Below are records to repeat exactly; copy them without the pictures.

Data items
※ ※ ※

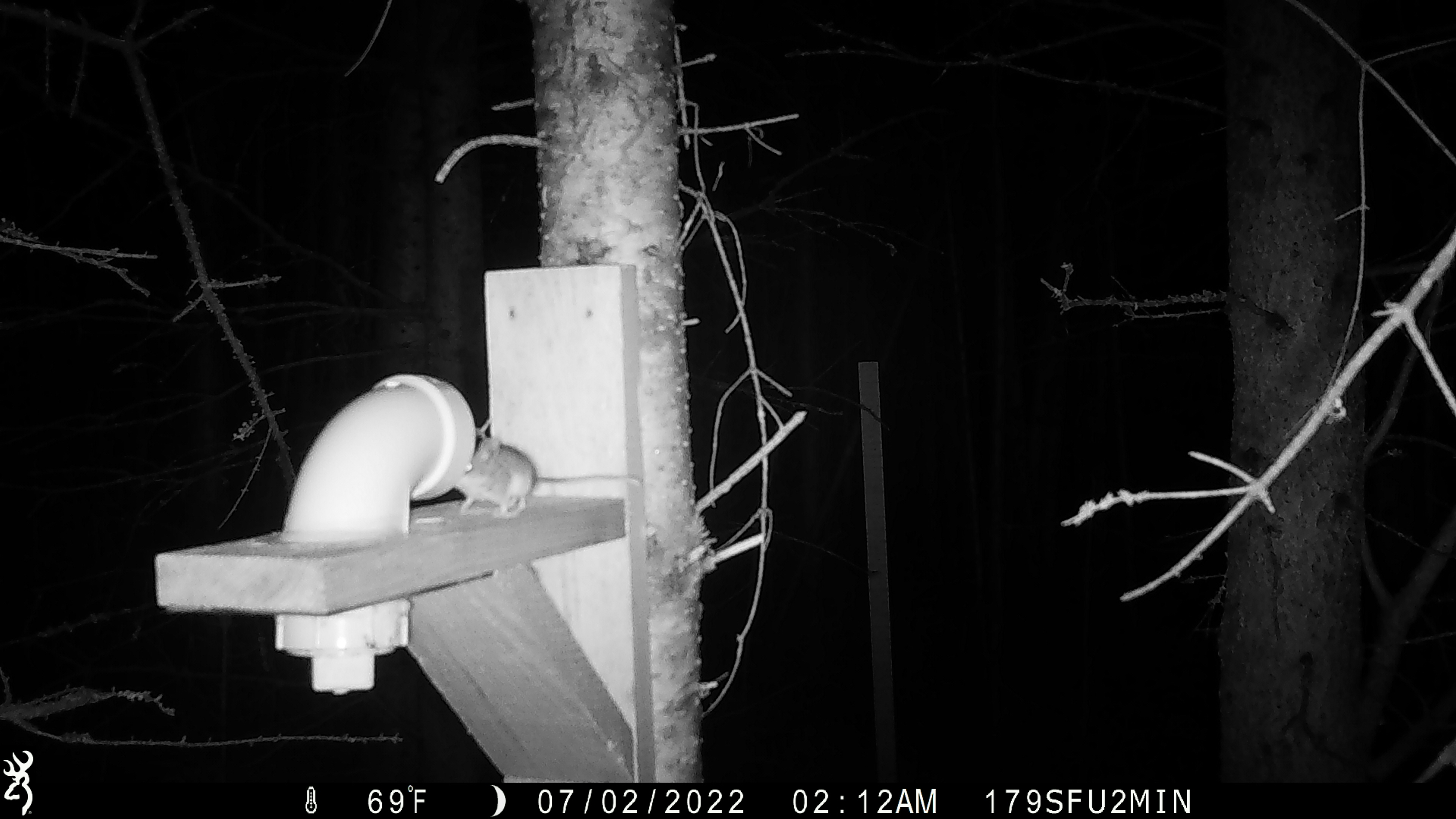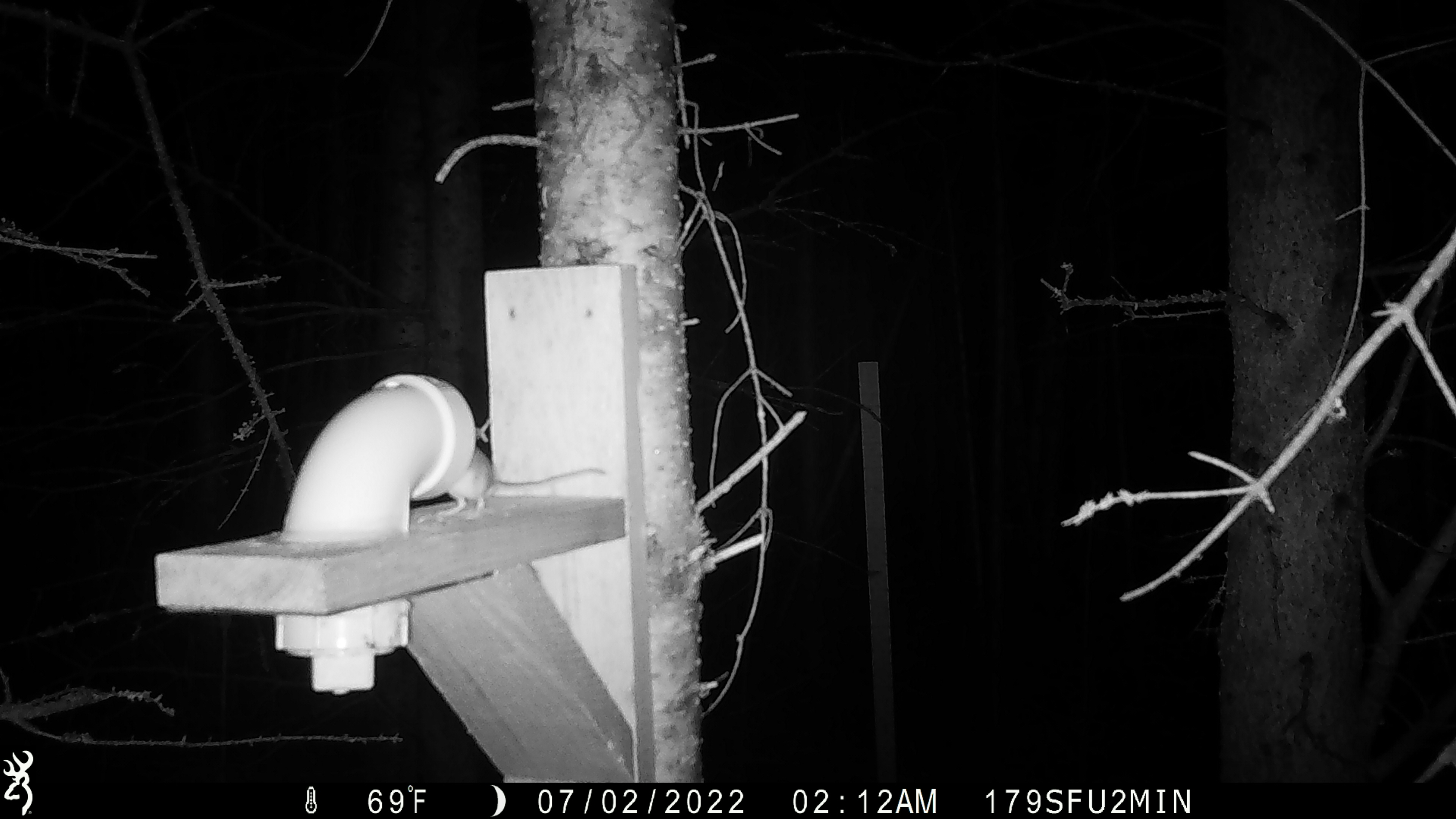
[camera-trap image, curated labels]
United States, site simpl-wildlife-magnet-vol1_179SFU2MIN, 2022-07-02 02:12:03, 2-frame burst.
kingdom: Animalia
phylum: Chordata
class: Mammalia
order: Rodentia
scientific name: Rodentia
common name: mouse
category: mouse sp.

※ ※ ※

• EXERCISE OUTPUT:
[camera-trap image, curated labels]
United States, site simpl-wildlife-magnet-vol1_179SFU2MIN, 2022-07-02 02:12:03, 2-frame burst.
kingdom: Animalia
phylum: Chordata
class: Mammalia
order: Rodentia
scientific name: Rodentia
common name: mouse
category: mouse sp.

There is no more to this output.